■ **Your goal**:
Without any pictures, reproduce exactly the lines running from the line containing "In this photo, of" through the end of the entries.

■ **Input**:
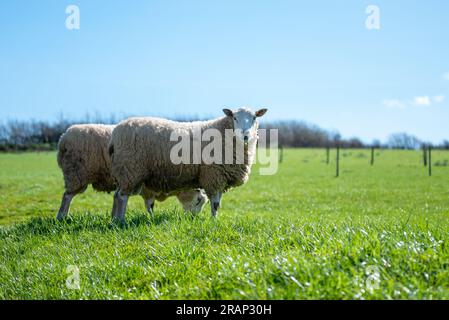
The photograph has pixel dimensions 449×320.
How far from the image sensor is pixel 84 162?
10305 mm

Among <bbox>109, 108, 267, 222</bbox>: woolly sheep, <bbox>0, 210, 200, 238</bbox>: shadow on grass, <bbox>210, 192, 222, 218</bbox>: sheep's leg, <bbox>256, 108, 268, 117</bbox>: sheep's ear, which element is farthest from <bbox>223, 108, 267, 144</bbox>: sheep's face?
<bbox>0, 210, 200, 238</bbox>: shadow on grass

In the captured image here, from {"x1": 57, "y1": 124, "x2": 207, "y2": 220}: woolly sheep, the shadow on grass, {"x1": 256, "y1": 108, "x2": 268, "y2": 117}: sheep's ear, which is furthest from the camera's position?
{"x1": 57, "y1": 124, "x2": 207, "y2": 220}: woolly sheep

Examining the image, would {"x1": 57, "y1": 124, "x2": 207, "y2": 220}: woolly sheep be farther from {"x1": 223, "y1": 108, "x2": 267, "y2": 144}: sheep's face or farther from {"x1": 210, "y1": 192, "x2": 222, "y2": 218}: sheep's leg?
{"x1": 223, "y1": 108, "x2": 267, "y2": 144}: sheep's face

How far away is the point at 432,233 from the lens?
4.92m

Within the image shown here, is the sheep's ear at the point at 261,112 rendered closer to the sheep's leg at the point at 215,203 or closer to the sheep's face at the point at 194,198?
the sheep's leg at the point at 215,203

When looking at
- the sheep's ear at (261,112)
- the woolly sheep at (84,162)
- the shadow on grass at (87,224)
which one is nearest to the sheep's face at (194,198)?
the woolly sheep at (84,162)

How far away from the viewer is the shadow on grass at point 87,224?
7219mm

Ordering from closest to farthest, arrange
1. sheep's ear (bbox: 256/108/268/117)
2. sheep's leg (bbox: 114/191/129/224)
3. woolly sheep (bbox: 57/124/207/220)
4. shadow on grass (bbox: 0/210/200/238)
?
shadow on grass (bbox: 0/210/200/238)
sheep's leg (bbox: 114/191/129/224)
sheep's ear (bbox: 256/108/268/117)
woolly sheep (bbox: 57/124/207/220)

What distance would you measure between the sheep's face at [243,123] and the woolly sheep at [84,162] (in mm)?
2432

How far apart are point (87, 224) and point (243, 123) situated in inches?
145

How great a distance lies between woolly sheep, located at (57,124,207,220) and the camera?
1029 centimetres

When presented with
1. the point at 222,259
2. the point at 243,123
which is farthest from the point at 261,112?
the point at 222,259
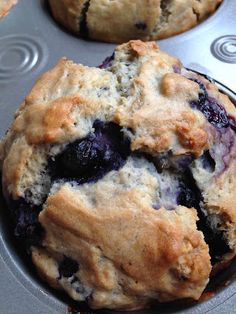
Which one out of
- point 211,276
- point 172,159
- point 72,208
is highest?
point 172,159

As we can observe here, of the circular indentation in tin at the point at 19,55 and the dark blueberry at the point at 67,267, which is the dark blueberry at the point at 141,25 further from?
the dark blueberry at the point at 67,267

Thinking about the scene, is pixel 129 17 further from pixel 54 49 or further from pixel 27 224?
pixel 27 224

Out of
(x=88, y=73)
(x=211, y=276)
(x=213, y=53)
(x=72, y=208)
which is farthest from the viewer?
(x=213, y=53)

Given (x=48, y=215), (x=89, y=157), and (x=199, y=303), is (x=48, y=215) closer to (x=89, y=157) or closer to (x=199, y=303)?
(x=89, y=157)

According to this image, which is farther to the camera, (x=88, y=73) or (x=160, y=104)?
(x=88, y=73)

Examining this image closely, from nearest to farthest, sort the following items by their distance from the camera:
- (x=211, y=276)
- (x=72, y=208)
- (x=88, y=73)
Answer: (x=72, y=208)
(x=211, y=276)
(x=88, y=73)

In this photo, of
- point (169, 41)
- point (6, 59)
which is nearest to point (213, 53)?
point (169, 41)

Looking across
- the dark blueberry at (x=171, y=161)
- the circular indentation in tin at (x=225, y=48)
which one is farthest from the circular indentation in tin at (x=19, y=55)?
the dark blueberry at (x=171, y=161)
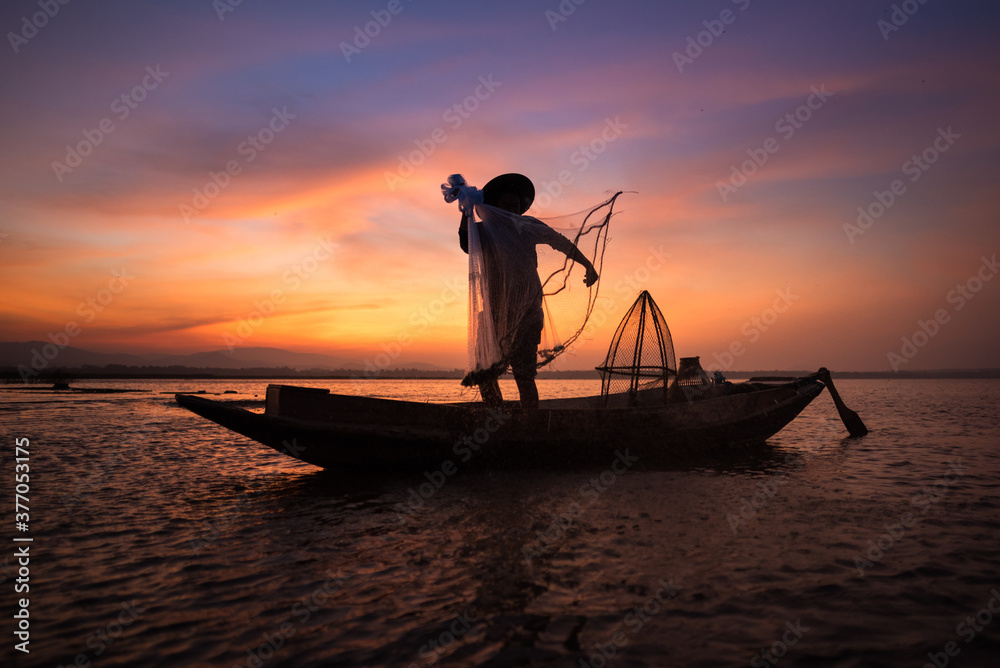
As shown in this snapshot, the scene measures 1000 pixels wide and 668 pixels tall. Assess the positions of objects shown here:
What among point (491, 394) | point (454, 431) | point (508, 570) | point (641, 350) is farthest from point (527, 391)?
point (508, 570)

■ **Task answer**:
In this photo, of
- point (169, 41)
- point (6, 59)
which is nearest to point (213, 53)?
point (169, 41)

Looking across
- the dark blueberry at (x=171, y=161)
- the circular indentation in tin at (x=225, y=48)
which one is farthest from the circular indentation in tin at (x=19, y=55)?
the dark blueberry at (x=171, y=161)
As shown in this snapshot, the scene measures 1000 pixels wide and 668 pixels tall. Assess the positions of objects shown here:
What among point (491, 394) | point (454, 431) | point (508, 570) | point (641, 350) is farthest from point (527, 391)?
point (508, 570)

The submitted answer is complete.